Hope in a relationship is one of the most vital things there is. It's not naivety — it's the active holding of possibility in the face of difficulty. In NVC, hope signals that a fundamental need — to believe that your efforts matter, that change is possible, that love can grow — is alive. Hope keeps people at the table when things are hard. It's worth protecting and naming. And it's worth being honest when it's running low.

How hope can feel in the body

  • A gentle forward-leaning quality — not urgent, but oriented toward
  • A soft brightening in your chest, like something warming from a distance
  • An easing of the heaviness that hopelessness brings
  • A quality of possibility — horizons that feel openable rather than closed

Situations where this feeling tends to arise

  • A genuine moment of change in a pattern you thought was fixed
  • A conversation that revealed depth and care you weren't sure was there
  • A new beginning — a step toward something you've been working for
  • Someone believing in you or in the relationship when you couldn't

Underlying need

Possibility and meaning

Hope signals that needs for possibility — belief that the future can be different from the present — and meaning — that your efforts and love matter — are being kindled or met.

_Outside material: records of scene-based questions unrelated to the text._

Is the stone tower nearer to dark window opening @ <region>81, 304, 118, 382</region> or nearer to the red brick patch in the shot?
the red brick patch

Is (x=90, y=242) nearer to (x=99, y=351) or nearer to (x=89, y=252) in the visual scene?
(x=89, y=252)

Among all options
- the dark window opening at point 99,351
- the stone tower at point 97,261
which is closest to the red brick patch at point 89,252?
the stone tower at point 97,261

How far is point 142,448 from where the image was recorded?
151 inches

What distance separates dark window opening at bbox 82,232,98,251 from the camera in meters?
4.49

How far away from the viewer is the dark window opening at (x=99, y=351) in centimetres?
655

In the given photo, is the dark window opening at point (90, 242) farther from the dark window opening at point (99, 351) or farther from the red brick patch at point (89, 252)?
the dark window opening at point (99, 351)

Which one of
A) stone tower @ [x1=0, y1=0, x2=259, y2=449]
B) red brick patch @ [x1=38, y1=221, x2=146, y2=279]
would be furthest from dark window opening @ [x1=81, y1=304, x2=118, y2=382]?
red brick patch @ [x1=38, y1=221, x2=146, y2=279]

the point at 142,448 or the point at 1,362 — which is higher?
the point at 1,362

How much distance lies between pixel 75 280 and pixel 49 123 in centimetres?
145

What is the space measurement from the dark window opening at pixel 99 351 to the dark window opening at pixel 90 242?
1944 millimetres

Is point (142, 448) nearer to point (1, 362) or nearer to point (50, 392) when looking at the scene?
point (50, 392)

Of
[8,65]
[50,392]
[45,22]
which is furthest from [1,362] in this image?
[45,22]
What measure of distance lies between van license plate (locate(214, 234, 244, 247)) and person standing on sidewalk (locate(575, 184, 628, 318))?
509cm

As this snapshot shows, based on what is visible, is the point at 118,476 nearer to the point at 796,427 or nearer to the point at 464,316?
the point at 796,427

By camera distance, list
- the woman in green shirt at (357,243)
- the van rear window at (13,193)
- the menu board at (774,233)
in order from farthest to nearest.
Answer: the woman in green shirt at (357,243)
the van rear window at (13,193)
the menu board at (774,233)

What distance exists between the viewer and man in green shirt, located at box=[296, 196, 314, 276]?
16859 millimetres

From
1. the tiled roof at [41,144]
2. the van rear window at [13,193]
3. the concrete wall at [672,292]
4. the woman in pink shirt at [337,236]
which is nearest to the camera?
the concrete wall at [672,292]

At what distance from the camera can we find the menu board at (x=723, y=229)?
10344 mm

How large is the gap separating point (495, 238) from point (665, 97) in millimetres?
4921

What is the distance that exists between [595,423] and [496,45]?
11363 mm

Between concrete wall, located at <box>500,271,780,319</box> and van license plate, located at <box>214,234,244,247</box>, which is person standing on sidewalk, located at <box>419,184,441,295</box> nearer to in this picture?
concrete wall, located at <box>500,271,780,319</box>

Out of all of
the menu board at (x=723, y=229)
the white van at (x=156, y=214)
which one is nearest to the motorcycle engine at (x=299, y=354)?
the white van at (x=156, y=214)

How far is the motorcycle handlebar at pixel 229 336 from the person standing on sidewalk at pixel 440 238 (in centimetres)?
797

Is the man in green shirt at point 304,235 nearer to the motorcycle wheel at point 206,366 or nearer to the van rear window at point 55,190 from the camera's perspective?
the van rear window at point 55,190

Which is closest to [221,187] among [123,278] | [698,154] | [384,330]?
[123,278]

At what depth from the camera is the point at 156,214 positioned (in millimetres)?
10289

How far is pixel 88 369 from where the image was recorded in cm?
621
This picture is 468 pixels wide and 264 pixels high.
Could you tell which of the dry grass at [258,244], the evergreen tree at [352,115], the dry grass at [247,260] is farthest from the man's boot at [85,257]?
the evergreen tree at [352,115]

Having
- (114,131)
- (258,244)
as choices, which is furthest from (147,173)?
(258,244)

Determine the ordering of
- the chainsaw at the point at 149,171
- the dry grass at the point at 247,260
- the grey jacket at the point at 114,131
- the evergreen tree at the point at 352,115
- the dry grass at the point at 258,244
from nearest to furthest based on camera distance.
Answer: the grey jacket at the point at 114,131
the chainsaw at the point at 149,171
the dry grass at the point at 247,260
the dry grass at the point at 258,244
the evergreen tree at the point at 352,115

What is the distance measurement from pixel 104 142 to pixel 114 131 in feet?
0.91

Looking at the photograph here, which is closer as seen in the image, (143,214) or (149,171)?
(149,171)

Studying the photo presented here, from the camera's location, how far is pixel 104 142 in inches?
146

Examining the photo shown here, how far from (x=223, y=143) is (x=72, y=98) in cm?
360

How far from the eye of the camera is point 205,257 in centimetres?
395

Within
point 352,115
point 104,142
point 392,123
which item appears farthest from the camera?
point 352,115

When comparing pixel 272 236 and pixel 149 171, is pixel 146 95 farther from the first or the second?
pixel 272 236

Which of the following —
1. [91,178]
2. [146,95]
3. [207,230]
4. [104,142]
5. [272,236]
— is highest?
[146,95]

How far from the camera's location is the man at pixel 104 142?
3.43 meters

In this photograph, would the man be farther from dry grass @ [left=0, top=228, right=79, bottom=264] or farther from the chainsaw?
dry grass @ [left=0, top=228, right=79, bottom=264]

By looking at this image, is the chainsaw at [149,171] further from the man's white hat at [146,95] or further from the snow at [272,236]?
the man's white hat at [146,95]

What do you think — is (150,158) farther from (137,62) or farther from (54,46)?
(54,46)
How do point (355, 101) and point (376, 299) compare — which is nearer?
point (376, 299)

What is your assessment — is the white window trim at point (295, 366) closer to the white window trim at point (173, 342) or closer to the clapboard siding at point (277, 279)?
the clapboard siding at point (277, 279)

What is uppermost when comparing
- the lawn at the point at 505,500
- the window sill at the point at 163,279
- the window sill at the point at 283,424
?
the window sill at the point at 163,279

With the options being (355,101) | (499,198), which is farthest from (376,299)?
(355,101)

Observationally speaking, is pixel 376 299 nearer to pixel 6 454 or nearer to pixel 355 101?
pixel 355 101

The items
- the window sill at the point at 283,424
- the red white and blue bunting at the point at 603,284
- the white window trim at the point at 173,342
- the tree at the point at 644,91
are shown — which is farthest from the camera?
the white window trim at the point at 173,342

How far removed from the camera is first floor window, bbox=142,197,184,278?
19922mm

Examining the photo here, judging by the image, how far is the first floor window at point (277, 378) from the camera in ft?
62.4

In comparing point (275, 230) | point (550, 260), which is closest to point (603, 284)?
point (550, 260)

How to say it in NVC language

Below are examples of how people actually speak in difficult moments — and their NVC translations: observation, feeling, need, request.

Raw

"I think we can get through this."

In NVC

I feel genuine hope for us right now — based on what I see us doing, not just wishing. I need to believe that we can move through this together. And right now, I do.

Raw

"I'm not ready to give up on this."

In NVC

I still feel hope for us, and I want to say that clearly. I need us to keep trying — I believe there's something here worth reaching for.

Pause for a moment — your body knows

Before you read on, take one slow breath. Notice what happens in your body as these words land.

  • Notice where hope lives in your body. Is there a warmth, a forward lean, a lightness?
  • What is your hope based on? Can you name the specific evidence that feeds it?
  • What would help your hope feel even slightly more grounded right now?

Questions for you

You don't need to answer these right now. Just let them resonate.

  1. 1.What gives you genuine hope about your relationship right now?
  2. 2.Is there something you've been hoping for that hasn't been named out loud?
  3. 3.What would it take to feel more hopeful — what small shift would make a difference?

Frequently asked questions

What does NVC say about hope in relationships?
NVC treats hope as a signal that the need for possibility is alive — that you haven't given up on what you're building. It also encourages examining what the hope is based on: is it grounded in real change, or protecting you from an honest reckoning?
What do you do when you've lost hope in your relationship?
Name it. 'I'm struggling to feel hopeful right now' is honest and worth saying. NVC sees this as a call for something to change — either in the relationship, in the support around you, or in the help you seek.
Can hope be rebuilt after it's been lost?
Yes — and often it's rebuilt through small, specific experiences of change. One honest conversation. One followed-through commitment. One moment of genuine repair. Hope responds to evidence.